→ **Problem description**
Return, word for word, every line starting at the line with "What is the distance at" and ending at the final line of the entries; skip the pictures.

[Image-based spatial reasoning data]
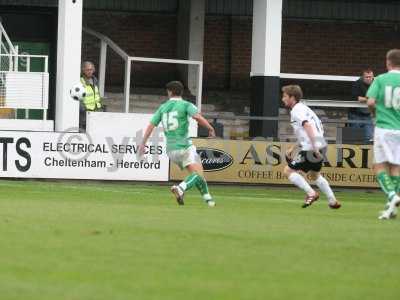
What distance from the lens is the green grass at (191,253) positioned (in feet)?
30.1

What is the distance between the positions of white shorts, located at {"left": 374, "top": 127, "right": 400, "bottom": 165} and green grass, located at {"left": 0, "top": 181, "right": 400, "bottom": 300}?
77 cm

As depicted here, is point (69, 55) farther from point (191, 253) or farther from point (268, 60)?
point (191, 253)

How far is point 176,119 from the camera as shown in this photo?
1848cm

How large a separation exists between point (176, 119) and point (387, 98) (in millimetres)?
3765

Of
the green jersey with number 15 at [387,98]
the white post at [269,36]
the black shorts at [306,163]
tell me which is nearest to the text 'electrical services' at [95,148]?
the white post at [269,36]

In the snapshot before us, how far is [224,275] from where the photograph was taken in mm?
9875

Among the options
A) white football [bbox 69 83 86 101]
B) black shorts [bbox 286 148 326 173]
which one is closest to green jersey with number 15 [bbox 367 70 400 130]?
black shorts [bbox 286 148 326 173]

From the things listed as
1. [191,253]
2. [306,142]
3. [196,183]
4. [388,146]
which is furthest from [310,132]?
[191,253]

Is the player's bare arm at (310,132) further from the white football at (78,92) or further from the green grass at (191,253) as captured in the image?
the white football at (78,92)

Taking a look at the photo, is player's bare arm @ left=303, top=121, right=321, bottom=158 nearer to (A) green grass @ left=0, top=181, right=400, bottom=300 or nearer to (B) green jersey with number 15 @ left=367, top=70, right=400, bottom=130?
(A) green grass @ left=0, top=181, right=400, bottom=300

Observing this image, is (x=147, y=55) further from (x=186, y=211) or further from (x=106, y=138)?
(x=186, y=211)

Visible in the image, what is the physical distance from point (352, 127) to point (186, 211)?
12338mm

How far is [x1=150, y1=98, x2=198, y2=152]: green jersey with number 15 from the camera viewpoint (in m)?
18.4

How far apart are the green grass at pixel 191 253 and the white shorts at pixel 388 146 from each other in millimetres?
770
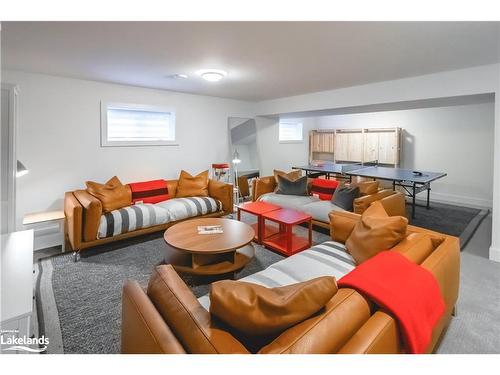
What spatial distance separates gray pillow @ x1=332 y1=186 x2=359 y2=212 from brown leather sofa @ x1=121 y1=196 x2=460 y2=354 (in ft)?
7.54

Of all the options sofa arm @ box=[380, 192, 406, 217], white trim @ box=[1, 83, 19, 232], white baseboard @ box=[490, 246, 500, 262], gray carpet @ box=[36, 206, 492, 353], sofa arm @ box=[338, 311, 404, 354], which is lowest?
gray carpet @ box=[36, 206, 492, 353]

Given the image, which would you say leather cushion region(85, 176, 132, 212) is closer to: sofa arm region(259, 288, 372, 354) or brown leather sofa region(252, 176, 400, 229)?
brown leather sofa region(252, 176, 400, 229)

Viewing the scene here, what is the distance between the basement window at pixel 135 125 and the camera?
423 centimetres

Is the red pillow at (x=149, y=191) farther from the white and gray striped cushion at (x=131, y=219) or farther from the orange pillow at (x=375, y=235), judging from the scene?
the orange pillow at (x=375, y=235)

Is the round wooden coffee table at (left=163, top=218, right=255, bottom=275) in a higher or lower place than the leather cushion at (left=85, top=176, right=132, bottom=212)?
lower

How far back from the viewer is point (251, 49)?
2.58m

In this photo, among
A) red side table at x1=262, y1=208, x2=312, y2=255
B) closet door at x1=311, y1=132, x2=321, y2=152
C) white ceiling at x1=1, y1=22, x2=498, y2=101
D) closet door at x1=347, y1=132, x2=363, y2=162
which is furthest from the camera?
closet door at x1=311, y1=132, x2=321, y2=152

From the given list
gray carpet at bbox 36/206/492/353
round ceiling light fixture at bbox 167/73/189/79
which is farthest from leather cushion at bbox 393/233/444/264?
round ceiling light fixture at bbox 167/73/189/79

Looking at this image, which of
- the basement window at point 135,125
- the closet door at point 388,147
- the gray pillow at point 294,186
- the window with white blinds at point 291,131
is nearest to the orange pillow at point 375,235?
A: the gray pillow at point 294,186

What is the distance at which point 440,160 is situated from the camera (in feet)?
20.7

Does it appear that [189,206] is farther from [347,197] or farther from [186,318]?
[186,318]

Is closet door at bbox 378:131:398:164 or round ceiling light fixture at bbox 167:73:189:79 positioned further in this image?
closet door at bbox 378:131:398:164

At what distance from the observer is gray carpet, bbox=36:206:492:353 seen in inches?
75.8
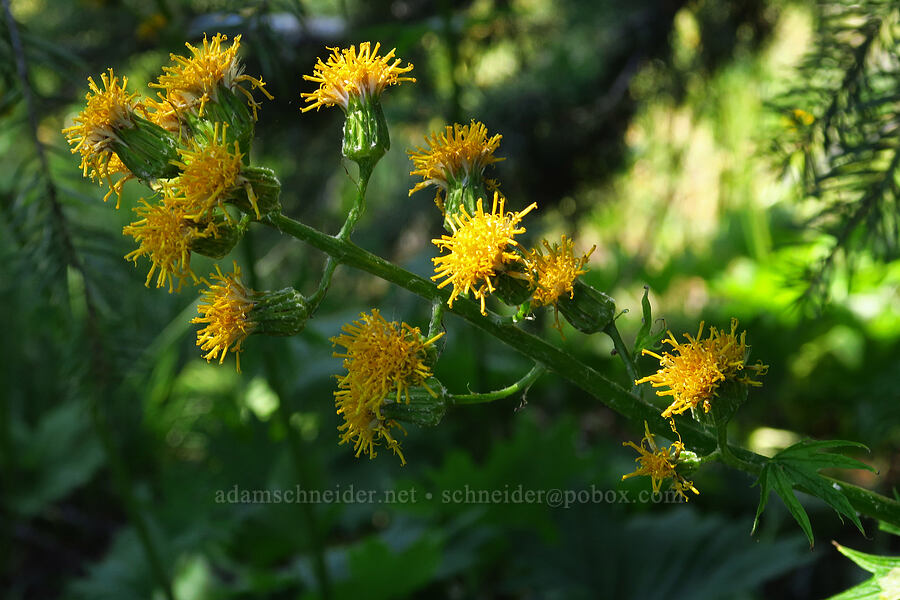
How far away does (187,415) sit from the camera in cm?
398

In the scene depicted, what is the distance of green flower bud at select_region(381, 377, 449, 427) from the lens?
3.49ft

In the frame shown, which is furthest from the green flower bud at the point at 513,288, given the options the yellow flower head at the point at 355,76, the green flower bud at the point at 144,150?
the green flower bud at the point at 144,150

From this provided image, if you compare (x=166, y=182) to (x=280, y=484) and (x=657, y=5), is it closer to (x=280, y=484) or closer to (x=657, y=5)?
(x=280, y=484)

→ **Answer to the exercise**
What is the distance at which point 440,160 is situated from the camera (in feet)?
20.7

Does it appear that [189,206] is farther from [347,197] or farther from [186,318]?
[186,318]

Is closet door at bbox 378:131:398:164 or round ceiling light fixture at bbox 167:73:189:79 positioned further in this image?
closet door at bbox 378:131:398:164

At what distance from the observer is gray carpet, bbox=36:206:492:353 seen in inches?
75.8
How far away does (187,415) sit from the camera in cm?
398

In the scene depicted, what is the distance of green flower bud at select_region(381, 377, 449, 427) from the lens?
3.49ft

In the frame shown, which is furthest from the green flower bud at the point at 513,288, given the options the yellow flower head at the point at 355,76, the green flower bud at the point at 144,150?
the green flower bud at the point at 144,150

From this provided image, if you compare (x=166, y=182) to (x=280, y=484) and (x=657, y=5), is it closer to (x=280, y=484) or closer to (x=657, y=5)?
(x=280, y=484)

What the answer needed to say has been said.